Le pays fut coupé en deux, gouverné par deux pharaons qui se faisaient une guerre sans merci.
Ce qui est certain c'est qu'une grande confusion régna pendant à peu prés quatre ans pendant lesquels régna Amenmes, ouvrant la voie à l'anarchie. Il fut considéré par la suite comme un usurpateur.
Ces faits s'expliquent par la mort soudaine et violente de Mineptah, attestée par les analyses médicales de Maurice Bucaille, qui n'a probablement pas eu le temps de préparer sa succession. Dans ces conditions, la mort de Mineptah dans les eaux en poursuivant les hébreux, comme indiqué dans le Coran, expliquerait la crise de succession que connut l'Egypte.

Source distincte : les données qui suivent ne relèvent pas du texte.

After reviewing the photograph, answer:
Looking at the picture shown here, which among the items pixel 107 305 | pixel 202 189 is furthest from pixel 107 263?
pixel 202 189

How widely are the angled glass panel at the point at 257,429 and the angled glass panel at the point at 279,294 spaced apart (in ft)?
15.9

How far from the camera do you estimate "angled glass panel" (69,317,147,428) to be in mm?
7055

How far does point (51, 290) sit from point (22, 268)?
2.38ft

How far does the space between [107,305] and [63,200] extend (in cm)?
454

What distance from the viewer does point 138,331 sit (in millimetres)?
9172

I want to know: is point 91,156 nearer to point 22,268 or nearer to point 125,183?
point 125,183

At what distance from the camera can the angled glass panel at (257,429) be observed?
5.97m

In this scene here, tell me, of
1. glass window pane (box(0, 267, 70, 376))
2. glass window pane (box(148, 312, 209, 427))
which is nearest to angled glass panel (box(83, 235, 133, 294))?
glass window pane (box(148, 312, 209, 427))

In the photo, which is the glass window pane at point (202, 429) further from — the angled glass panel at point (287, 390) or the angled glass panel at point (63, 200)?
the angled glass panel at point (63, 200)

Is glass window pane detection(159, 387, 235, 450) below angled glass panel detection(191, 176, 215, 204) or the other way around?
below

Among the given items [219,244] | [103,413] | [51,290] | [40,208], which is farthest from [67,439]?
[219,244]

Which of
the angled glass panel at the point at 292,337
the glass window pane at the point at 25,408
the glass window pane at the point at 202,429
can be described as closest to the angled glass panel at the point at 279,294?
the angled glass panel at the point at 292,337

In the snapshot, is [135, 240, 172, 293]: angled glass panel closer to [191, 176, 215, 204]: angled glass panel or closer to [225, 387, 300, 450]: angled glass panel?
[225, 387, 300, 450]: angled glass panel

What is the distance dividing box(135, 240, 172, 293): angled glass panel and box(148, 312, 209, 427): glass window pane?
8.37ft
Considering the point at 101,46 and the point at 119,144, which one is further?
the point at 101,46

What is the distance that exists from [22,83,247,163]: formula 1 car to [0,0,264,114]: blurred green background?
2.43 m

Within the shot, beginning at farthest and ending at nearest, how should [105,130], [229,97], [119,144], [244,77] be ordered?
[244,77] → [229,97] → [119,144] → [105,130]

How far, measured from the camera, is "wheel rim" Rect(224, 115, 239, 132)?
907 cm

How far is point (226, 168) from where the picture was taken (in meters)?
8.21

... Les eaux revinrent, et couvrirent les chars, les cavaliers et toute l'armée de Pharaon,
qui étaient entrés dans la mer après les Enfants d'Israël ; et il n'en échappa pas un seul.
Bible Exode 14 verset 28


L'aventurier américain Ronald Eldon Wyatt a découvert deux piliers que le roi Salomon a mis sur les deux plages afin de commémorer la traversée de la Mer Rouge. Les inscriptions en lettres phéniciennes (ancien hébreu) contiennent les mots suivants : Mitsraïm (Égypte) - Salomon - Edom - mort - Pharaon - Moïse - et le nom divin, indiquant que le roi Salomon avait érigé ces colonnes en souvenir du miracle de la traversée de la mer. Les autorités saoudiennes ne tolèrant pas les touristes et craignant peut-être des visiteurs non autorisés, ont depuis retiré cette colonne et l'ont remplacé par une stèle à l'endoit où elle se trouvait.